* [Directive]:
Reproduce verbatim the lines between the one holding "How much separation" and the one holding "12.1 meters", inclusive.

* [Record excerpts]:
....

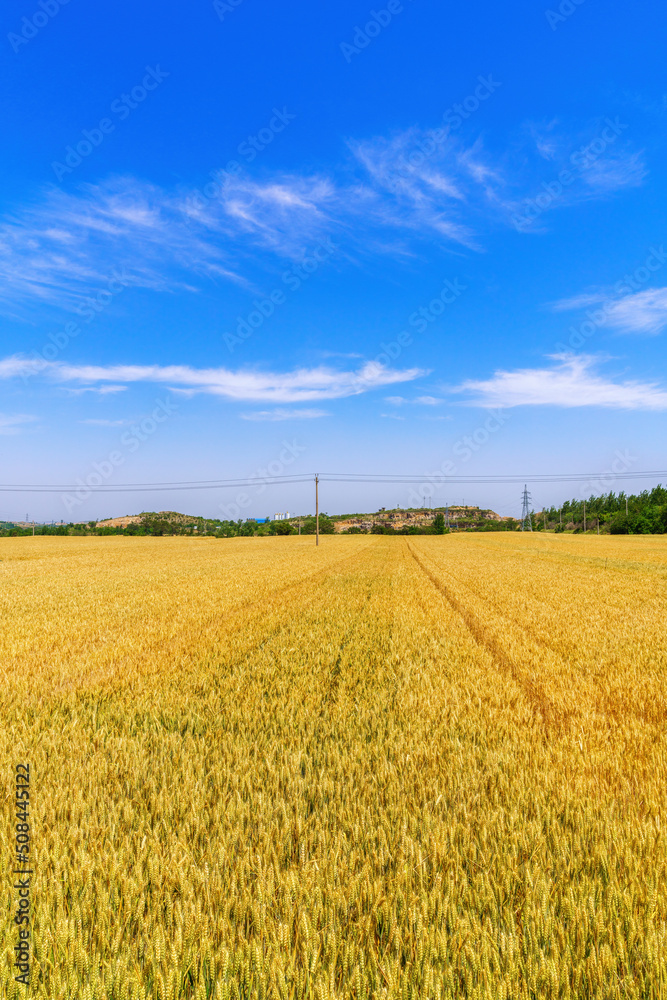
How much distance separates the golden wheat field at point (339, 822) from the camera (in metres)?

....

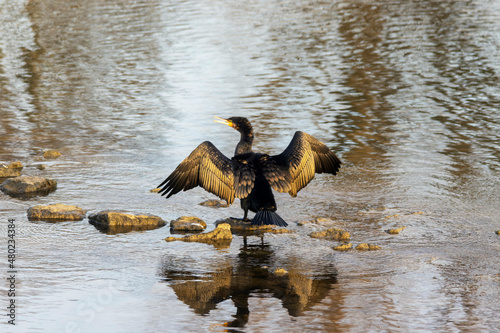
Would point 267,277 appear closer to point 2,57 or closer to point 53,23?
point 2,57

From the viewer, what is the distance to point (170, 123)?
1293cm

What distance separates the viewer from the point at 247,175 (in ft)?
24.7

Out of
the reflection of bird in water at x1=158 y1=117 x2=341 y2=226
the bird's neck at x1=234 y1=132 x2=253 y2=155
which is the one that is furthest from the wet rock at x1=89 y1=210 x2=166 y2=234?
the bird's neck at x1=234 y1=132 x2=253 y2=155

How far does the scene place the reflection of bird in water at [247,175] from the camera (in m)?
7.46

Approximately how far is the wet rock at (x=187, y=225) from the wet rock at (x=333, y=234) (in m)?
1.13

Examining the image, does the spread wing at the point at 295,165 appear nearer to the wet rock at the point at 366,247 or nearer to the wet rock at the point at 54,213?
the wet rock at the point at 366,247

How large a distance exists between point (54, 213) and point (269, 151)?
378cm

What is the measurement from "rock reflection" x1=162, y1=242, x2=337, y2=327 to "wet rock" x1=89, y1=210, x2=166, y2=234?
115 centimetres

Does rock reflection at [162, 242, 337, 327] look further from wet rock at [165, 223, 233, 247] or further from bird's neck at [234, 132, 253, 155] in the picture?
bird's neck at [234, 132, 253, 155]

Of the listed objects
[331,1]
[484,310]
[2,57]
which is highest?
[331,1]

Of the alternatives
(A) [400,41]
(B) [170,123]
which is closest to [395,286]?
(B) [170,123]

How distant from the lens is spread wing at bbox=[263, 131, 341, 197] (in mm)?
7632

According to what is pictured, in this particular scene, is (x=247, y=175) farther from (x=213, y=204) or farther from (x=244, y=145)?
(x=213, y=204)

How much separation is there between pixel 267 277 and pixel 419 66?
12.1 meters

....

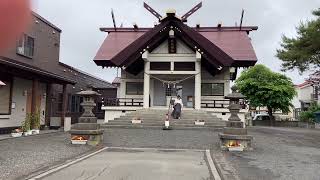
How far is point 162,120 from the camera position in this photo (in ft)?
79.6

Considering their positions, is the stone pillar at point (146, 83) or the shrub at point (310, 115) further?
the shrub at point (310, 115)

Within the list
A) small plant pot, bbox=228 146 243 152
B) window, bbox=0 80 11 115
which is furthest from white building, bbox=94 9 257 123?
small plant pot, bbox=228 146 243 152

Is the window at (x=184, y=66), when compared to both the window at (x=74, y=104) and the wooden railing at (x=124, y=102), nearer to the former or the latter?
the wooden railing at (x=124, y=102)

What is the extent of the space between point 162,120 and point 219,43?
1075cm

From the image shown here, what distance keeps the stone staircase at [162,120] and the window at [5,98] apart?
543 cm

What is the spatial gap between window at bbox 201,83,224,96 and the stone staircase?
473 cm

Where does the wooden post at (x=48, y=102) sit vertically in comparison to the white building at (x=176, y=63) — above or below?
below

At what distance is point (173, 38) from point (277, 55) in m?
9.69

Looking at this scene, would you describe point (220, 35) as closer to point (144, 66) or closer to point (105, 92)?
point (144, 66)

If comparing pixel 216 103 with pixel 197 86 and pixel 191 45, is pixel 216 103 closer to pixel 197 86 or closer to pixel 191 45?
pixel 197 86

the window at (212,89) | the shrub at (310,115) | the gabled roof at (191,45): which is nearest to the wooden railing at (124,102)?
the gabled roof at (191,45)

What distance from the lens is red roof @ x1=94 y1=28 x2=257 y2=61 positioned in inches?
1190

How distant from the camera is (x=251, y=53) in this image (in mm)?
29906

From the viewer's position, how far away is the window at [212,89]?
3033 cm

....

* [Exercise response]:
How much separation is there between pixel 267 277 and pixel 419 66?
12.1 meters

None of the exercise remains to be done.